Another difference in the book and movie was the way K. entered the room for his first hearing. In the book, he is surrounded by people, asking if they know a carpenter named Lanz (30-1). After a while, the tenants begin following him up the stairs, trying to help him find the fictitious Lanz. When he reaches the woman doing her washing, she tells him the room he is supposed to go to. In the movie, he enters the building and is completely alone. The washer is there to tell him about the room but other than that, there are no tenants around. In this scene, Welles explores the element of alienation further by making K. feel as if he is all alone in this building, sparing the woman who barely speaks to him at all. This mirrors his situation because he is a guilty man and no one seems to sympathize with him.
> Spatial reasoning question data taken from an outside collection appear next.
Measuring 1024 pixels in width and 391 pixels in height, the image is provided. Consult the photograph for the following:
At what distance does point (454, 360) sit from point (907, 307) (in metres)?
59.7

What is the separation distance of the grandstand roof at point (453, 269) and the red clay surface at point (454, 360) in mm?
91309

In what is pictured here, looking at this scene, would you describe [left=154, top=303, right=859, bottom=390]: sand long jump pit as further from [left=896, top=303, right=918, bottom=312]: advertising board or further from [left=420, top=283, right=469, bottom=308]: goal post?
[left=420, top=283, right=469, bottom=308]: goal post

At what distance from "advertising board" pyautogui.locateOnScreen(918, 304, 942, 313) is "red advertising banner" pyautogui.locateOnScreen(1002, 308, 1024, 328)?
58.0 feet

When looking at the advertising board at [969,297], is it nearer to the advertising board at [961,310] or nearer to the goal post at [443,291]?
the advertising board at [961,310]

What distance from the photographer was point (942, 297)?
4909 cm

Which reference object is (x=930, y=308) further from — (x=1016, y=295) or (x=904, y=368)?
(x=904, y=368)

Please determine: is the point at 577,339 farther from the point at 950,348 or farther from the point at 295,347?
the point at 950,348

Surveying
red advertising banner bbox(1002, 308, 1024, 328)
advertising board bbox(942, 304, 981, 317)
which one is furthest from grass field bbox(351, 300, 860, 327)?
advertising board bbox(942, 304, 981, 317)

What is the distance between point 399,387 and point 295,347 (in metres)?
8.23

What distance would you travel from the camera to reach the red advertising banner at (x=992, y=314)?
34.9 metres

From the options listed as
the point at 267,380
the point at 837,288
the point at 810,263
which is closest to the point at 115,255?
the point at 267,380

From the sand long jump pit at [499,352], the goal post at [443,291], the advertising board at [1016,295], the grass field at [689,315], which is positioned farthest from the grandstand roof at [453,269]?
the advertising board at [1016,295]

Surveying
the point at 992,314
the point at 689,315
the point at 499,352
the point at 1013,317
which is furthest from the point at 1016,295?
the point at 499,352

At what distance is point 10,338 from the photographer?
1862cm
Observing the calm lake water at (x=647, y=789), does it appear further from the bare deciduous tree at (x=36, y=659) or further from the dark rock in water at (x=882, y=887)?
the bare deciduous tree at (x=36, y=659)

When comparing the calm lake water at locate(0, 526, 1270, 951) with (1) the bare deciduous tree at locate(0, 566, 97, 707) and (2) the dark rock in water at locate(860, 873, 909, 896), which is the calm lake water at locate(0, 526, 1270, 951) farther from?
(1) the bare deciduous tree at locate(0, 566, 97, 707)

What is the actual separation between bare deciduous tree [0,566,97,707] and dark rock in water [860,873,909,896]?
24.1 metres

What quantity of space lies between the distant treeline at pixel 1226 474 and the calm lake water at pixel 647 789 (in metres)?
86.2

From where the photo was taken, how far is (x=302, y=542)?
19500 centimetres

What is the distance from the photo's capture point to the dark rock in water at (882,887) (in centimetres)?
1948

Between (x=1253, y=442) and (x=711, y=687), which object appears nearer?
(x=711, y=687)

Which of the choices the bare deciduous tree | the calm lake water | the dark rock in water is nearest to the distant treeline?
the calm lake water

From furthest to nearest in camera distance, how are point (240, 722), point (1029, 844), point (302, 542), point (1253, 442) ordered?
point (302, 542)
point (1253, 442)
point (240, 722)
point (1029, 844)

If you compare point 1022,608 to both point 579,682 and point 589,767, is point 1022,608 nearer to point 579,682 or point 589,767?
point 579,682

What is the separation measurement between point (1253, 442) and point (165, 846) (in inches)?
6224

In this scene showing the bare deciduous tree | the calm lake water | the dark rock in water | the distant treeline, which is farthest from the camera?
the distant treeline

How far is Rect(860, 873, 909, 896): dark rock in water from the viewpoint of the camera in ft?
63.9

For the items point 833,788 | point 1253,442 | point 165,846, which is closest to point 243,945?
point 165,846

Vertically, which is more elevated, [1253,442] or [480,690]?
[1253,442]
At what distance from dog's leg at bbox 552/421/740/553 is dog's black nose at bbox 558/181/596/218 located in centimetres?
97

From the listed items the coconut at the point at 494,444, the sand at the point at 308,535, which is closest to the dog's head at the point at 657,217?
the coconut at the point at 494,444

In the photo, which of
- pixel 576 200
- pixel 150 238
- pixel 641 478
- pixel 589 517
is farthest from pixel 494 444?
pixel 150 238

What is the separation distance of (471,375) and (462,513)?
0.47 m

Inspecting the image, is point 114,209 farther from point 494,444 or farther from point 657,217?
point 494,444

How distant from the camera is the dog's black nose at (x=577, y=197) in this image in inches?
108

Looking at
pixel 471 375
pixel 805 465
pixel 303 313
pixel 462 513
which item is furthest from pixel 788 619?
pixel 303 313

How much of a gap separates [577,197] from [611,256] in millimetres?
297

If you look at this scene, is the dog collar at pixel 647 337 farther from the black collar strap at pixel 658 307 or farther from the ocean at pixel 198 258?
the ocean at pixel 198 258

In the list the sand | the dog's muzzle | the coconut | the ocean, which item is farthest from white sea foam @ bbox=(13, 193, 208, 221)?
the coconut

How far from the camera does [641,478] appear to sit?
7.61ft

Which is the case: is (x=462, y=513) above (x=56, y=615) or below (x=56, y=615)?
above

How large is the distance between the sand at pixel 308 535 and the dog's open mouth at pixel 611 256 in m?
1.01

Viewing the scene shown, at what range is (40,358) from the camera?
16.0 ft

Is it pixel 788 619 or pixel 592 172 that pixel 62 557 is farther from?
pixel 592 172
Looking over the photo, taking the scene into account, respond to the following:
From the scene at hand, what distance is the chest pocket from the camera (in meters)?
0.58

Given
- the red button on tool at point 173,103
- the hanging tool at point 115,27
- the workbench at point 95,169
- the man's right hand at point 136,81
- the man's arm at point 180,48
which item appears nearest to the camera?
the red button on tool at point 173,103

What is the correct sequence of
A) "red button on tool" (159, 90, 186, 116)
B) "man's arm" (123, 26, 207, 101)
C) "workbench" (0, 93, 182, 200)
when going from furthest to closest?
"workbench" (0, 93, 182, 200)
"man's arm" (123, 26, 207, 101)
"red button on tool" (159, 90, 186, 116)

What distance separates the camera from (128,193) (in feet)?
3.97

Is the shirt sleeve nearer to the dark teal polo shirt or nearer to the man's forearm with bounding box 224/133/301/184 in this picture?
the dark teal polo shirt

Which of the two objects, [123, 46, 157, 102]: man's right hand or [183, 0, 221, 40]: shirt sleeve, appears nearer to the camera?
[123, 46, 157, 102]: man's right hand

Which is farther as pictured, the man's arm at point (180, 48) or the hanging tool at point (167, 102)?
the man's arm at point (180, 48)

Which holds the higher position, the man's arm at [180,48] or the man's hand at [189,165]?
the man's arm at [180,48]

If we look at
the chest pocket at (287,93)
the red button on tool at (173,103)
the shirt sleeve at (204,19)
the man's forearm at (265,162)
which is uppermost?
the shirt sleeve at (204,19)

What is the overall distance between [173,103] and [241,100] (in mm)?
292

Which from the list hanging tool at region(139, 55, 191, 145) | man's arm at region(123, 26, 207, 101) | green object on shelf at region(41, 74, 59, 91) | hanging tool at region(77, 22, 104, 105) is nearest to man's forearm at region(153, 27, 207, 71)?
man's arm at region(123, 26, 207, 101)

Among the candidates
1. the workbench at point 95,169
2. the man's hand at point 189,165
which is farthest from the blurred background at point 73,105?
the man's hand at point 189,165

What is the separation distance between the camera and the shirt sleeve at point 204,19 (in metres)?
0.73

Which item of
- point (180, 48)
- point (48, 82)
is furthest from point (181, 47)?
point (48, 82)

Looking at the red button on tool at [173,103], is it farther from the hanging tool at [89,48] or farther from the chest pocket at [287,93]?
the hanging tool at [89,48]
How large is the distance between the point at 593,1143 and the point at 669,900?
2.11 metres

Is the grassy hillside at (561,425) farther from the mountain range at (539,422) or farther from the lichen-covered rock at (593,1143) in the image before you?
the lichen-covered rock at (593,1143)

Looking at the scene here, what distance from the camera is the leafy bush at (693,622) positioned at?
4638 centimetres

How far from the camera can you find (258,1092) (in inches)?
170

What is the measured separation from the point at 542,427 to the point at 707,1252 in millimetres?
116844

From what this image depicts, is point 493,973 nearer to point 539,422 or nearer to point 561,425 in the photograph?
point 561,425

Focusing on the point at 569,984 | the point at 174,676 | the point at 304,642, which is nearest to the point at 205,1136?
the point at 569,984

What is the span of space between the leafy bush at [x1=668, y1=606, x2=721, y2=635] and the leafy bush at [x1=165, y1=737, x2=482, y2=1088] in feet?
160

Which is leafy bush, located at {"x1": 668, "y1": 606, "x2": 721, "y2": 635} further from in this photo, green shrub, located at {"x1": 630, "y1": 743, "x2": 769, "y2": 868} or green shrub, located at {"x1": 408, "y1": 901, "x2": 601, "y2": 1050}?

They are there but rather than helping him, they don’t seem to care much for what he is going through. K. is, like he is in the building, totally alone sans the people that are only there to conduct business.
This element of alienation compared to location is also seen in K.’s office. In the book, Kafka writes it as though K. has his own office and he can control who comes in and out. In the movie, his desk is one of many in a vast space. K. is going through his own trials and tribulations and even though he is in an expansive space filled with people, he is still alone in all of this.
Something else that popped out at me while comparing the text and movie actually has nothing to do with scene settings. It centers around the way K. carries himself. The scene where K. feels as though he is about to faint, and that young man helps him is very backwards (53). In the movie, K. becomes extremely discombobulated and that, mixed with the background music, makes the scene feel as disoriented and dazed as K. feels. While reading the book, K. seems calmed and collected. He is embarrassed because he needs help walking but it isn’t as disjointed as the movie plays it out to be. The same goes for the opening scene. In the book, K. is confused and aggravated but he carries himself calmly enough because he knows he has done nothing wrong. In the movie, he is nervous and agitated and almost paranoid when he is around these cops. To me, it all just seemed a little backwards, but that may have been the way I was reading it.